Early this summer, I drove to the local church, hoping to find a teen-aged boy to mow my lawns. Three people were weeding the church garden. I approached a solid middle-aged woman who had a warm, open face. “I'll do it!” she said immediately. Raised in the country, she knows how to run farm machinery, how to care for animals and how to take on most any job, no matter what it is. She steps into the work, not away from it! She now chooses to work in homes rather than in an office.
She has taught me to approach machinery with more confidence. With equipment, I know how to turn a machine on and off; I know how to fill the tank, and I know how to check the oil. Aside from that, I usually call a man to ask for help. When a diesel tractor runs out of fuel, one simply cannot fill the tank; one has to bleed the fuel line of air before the engine will start again.
Two or three times, I have run out of fuel. Do I feel embarrassed that I have run out of fuel and that I cannot bleed the engine myself? Yes, but then I call the local tractor mechanic. He comes obligingly when he can. In less than five minutes, for a reasonable charge, he bleeds the line and starts the engine. The mechanic's son came the last time. He showed me the two nuts to turn to bleed the line.
Last Tuesday, I heard the cough, cough, wheeze of my New Holland tractor: the sound it makes just before it runs out of diesel fuel. My assistant had started the tractor, not knowing that the fuel tank was empty when the fuel gauge read one-fourth tank.
“We're not calling the mechanic,” she said. “ We can do this.” I knew roughly where the two screws were. I pulled out the owner's manual. I confessed that I had trouble matching the diagram with the engine in front of us. She looked at the manual; she looked at the engine; she identified the two nuts. We got pliers, and subsequently a socket wrench. “It needs an 11/16 inch socket,” she said with confidence. She tried again. The nut was still tight.
“Maybe it is a banjo nut,” she conjectured. She called her husband, a mechanic. He confirmed that it was a banjo nut, a nut that loosens to the right, not the left. Within a minute, she loosened the nut. I turned the key again; the engine started, then stalled. It started and stalled. We pushed the throttle up and down. On the third time, the engine started and stayed on. We slapped our hands together in triumph, “Girl Power!” I was thrilled! We had done it together!

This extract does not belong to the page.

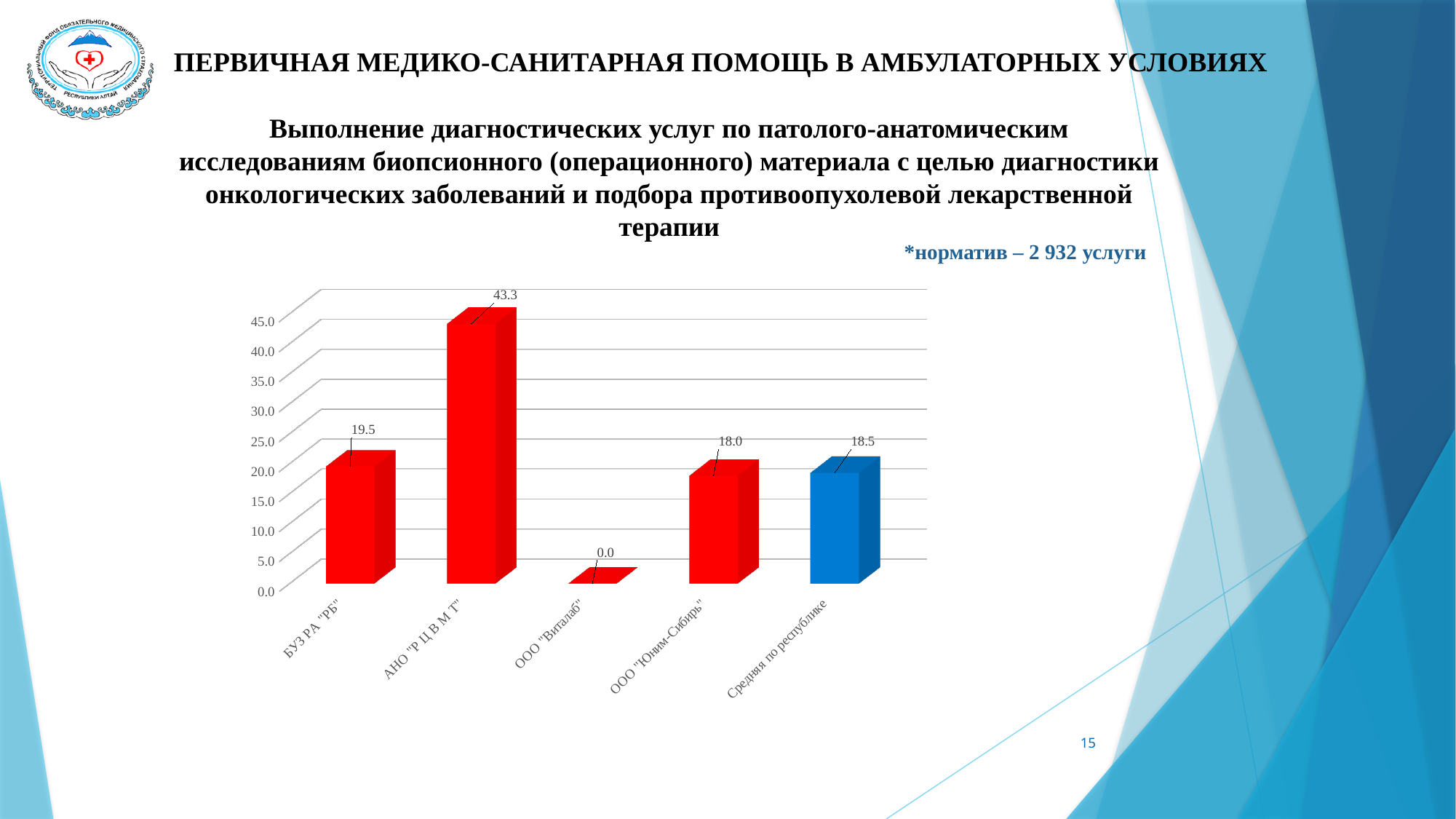
How many categories are shown on the chart? 5 Which category has the lowest value? ООО "Виталаб" What kind of chart is shown on the slide? Bar chart What is the value for ООО "Юним-Сибирь"? 18.0 What is the value for Средняя по республике? 18.5 What is the value for АНО "Р Ц В М Т"? 43.3 What is the value for ООО "Виталаб"? 0.0 Which category has the highest value? АНО "Р Ц В М Т" Which is larger, the value for БУЗ РА "РБ" or the value for Средняя по республике? БУЗ РА "РБ" What is the value for БУЗ РА "РБ"? 19.5 Which bar is coloured blue rather than red? Средняя по республике What is the difference between the values for АНО "Р Ц В М Т" and БУЗ РА "РБ"? 23.8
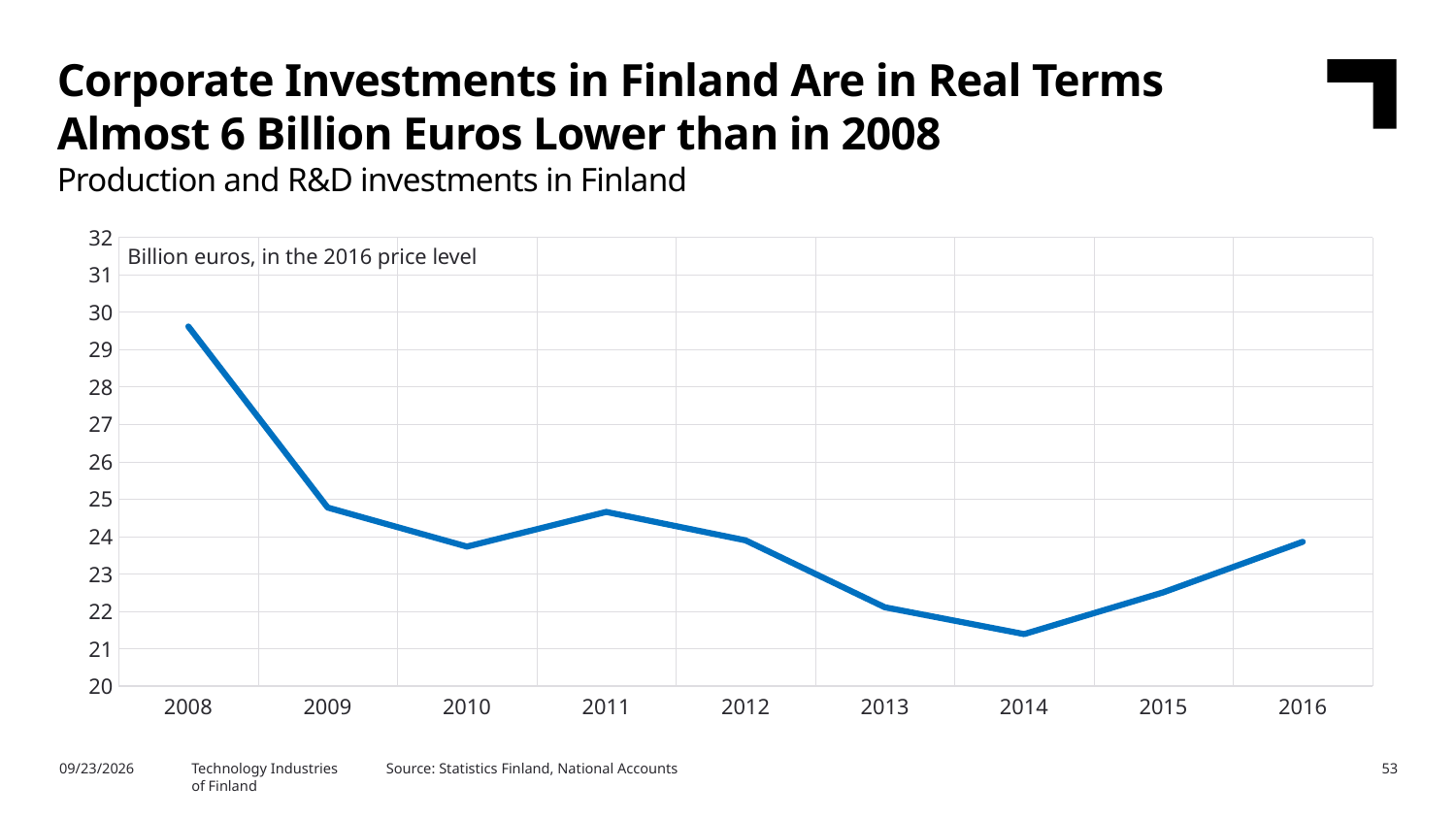
Is the value for 2014 greater or less than 22? less Do the values rise or fall from 2008 to 2010? fall Which year has the lowest value of production and R&D investments in Finland? 2014 How many years are plotted on the x axis of the chart? 9 Is the value for 2013 greater or less than 23? less Which year has the highest value of production and R&D investments in Finland? 2008 Is the value for 2008 greater or less than 29? greater What kind of chart is shown on the slide? line chart Which year has the larger value, 2015 or 2016? 2016 What unit is stated in the label inside the chart area? Billion euros, in the 2016 price level Which year has the larger value, 2008 or 2016? 2008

She drove to the gooseberry plants, bushes about the size of raspberries with long, thorny canes. I wrapped the logging chain around the base of each plant, my face almost touching the thorns. When I gave the signal, she backed up the tractor and easily pulled the plants out of the moist soil. She threw them into a cart while I began working on the next plant. We sweat profusely in the heat, the sun and the humidity. We stuck with it and got a tough job done together.
Early this summer, a neighbor helped me change a flat tire on my Chevy Silverado. She matched the diagram with the machinery. I lent my strength to loosen the bolts on the tire. Was it a woman thing, I questioned? Are women able to help other women more easily than men are? No, she responded. Her husband had done the work for her. After he died, a sweetheart happily worked along beside her. A friend gives me carpentry advice. “Call me anytime,” he says. Then he talks me through a job.
When he is here on the farm, though, he imagines that I can do work far beyond my skill or strength. I am reluctant to share how inept I feel. That is exactly where I start with a woman, then, I step with her into the work. Have you experienced that dynamic too? Girl power is great!